:: Given problem ::
Begin with the line that contains "Of the clump" and transcribe each line after it, up to and including the last line of the listing below.

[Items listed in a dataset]

━━━━━━━━━━

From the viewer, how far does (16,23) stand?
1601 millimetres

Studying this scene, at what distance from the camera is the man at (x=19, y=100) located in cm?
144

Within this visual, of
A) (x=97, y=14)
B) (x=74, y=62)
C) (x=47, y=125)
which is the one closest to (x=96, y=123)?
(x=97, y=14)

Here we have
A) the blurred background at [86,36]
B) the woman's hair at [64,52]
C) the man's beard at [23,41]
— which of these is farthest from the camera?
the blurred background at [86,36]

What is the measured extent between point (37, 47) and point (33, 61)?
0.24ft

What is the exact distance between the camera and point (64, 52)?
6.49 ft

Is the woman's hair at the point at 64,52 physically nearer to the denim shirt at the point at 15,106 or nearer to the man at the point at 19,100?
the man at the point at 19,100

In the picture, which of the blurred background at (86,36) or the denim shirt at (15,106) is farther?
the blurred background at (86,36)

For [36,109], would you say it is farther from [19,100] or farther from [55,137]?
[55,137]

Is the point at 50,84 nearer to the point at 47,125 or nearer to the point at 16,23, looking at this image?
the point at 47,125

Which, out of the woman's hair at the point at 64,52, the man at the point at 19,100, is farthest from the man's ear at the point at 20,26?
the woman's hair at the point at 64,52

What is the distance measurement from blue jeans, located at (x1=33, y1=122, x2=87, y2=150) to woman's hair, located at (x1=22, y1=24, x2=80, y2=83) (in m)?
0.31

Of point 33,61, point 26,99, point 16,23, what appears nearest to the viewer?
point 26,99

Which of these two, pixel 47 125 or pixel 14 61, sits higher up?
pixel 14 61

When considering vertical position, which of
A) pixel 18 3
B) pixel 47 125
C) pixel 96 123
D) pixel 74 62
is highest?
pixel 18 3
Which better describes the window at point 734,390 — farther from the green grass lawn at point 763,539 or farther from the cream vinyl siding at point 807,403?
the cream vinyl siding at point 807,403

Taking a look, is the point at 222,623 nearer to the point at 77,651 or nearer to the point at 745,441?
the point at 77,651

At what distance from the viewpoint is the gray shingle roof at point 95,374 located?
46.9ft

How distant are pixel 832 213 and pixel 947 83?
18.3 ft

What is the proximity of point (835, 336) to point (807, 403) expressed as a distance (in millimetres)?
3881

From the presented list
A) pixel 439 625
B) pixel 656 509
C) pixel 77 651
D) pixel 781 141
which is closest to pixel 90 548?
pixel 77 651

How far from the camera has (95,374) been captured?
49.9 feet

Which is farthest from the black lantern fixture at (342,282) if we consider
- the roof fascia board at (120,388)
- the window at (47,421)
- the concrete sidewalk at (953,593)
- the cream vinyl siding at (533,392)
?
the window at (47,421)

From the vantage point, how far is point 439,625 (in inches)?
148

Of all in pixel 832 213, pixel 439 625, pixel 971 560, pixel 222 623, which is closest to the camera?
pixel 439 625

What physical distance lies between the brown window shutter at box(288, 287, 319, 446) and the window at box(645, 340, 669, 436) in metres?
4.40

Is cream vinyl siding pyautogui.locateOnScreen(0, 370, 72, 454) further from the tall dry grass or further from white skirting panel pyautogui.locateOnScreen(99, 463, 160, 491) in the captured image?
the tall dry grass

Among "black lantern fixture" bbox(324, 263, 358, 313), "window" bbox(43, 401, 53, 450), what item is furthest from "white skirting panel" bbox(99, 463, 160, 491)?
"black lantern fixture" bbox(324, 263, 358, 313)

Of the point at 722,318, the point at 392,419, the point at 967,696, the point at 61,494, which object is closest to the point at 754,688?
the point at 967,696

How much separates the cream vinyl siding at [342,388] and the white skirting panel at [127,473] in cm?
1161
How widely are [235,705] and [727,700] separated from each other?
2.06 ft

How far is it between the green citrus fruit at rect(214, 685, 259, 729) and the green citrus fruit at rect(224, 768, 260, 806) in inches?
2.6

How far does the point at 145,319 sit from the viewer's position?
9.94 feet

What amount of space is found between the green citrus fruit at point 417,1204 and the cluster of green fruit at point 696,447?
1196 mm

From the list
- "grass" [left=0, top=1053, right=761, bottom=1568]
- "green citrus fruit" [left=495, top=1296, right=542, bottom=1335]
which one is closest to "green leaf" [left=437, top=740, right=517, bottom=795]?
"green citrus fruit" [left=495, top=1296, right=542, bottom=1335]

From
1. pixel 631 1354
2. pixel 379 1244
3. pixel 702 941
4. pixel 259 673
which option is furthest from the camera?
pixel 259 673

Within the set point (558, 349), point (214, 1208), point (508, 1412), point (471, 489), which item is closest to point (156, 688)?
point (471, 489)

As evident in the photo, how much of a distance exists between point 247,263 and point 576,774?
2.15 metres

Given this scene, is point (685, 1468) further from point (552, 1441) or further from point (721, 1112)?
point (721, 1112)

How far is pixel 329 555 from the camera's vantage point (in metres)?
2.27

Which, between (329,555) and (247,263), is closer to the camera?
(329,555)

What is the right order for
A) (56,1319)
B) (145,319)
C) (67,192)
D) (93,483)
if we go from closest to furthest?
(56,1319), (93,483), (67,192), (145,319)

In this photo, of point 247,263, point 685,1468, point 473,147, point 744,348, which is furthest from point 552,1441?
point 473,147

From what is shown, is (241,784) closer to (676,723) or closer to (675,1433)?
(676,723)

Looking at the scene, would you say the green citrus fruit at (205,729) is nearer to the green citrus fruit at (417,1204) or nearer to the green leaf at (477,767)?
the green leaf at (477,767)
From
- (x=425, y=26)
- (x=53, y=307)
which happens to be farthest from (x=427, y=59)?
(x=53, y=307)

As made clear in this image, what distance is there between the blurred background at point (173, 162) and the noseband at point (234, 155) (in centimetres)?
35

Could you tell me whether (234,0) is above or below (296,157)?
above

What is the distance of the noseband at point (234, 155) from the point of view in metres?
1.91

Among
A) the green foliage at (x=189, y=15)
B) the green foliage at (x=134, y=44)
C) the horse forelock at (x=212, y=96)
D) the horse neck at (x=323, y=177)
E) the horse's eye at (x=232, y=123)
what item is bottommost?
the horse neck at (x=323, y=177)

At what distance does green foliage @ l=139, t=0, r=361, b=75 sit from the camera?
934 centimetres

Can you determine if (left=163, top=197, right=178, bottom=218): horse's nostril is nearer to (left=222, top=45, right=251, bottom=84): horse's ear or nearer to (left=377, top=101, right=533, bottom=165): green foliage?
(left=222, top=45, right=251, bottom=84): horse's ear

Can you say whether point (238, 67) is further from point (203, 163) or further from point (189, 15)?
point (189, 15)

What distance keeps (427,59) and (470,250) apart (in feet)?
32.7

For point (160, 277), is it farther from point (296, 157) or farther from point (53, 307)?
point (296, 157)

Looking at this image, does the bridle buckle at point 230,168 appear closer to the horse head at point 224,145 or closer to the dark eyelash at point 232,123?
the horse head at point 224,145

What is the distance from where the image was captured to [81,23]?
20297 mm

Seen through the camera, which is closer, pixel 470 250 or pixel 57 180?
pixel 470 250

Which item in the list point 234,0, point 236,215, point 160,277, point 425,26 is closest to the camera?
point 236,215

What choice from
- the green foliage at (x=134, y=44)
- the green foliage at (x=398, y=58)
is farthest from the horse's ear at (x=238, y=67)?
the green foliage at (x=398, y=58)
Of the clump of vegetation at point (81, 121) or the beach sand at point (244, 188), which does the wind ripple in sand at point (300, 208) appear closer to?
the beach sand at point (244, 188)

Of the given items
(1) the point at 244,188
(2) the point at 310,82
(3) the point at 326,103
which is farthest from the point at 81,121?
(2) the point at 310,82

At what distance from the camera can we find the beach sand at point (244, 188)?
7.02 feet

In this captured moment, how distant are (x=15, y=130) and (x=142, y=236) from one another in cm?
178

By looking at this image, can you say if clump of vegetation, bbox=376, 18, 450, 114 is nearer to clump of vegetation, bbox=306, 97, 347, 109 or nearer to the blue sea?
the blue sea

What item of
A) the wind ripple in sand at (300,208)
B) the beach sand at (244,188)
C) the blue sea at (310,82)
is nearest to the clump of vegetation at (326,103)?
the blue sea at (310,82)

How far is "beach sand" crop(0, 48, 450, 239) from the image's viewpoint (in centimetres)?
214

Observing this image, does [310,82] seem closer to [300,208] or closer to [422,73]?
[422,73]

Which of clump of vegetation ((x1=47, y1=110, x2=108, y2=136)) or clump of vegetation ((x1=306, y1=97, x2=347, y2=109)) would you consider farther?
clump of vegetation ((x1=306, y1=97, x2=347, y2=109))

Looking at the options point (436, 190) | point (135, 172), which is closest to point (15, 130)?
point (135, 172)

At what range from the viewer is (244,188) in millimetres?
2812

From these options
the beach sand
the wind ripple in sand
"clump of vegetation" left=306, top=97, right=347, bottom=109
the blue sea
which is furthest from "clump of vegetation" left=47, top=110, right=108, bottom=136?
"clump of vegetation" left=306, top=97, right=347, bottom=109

━━━━━━━━━━

:: Response to the task ::
Of the clump of vegetation at point (81, 121) or the beach sand at point (244, 188), which does the wind ripple in sand at point (300, 208) appear closer to?
the beach sand at point (244, 188)

Of the given items
(1) the point at 244,188
(2) the point at 310,82
(3) the point at 326,103
which is farthest from the point at 81,121?
(2) the point at 310,82

At what distance from the camera can we find the beach sand at point (244, 188)?
7.02 feet

In this captured moment, how distant are (x=15, y=130) and (x=142, y=236) from one another in cm?
178

By looking at this image, can you say if clump of vegetation, bbox=376, 18, 450, 114 is nearer to clump of vegetation, bbox=306, 97, 347, 109 or nearer to the blue sea?
the blue sea

What item of
A) the wind ripple in sand at (300,208)
B) the beach sand at (244,188)
C) the blue sea at (310,82)
is nearest to the clump of vegetation at (326,103)?
the blue sea at (310,82)

How far is "beach sand" crop(0, 48, 450, 239) from the image's viewpoint (in centimetres)?
214

Observing this image, does [310,82] seem closer to [300,208] or closer to [422,73]?
[422,73]

Which of clump of vegetation ((x1=47, y1=110, x2=108, y2=136)) or clump of vegetation ((x1=306, y1=97, x2=347, y2=109)) would you consider farther?
clump of vegetation ((x1=306, y1=97, x2=347, y2=109))

Looking at the options point (436, 190) | point (135, 172), which is closest to point (15, 130)?
point (135, 172)

At what range from the viewer is (244,188) in millimetres?
2812

From these options
the beach sand
the wind ripple in sand
"clump of vegetation" left=306, top=97, right=347, bottom=109
the blue sea
which is furthest from "clump of vegetation" left=47, top=110, right=108, bottom=136?
"clump of vegetation" left=306, top=97, right=347, bottom=109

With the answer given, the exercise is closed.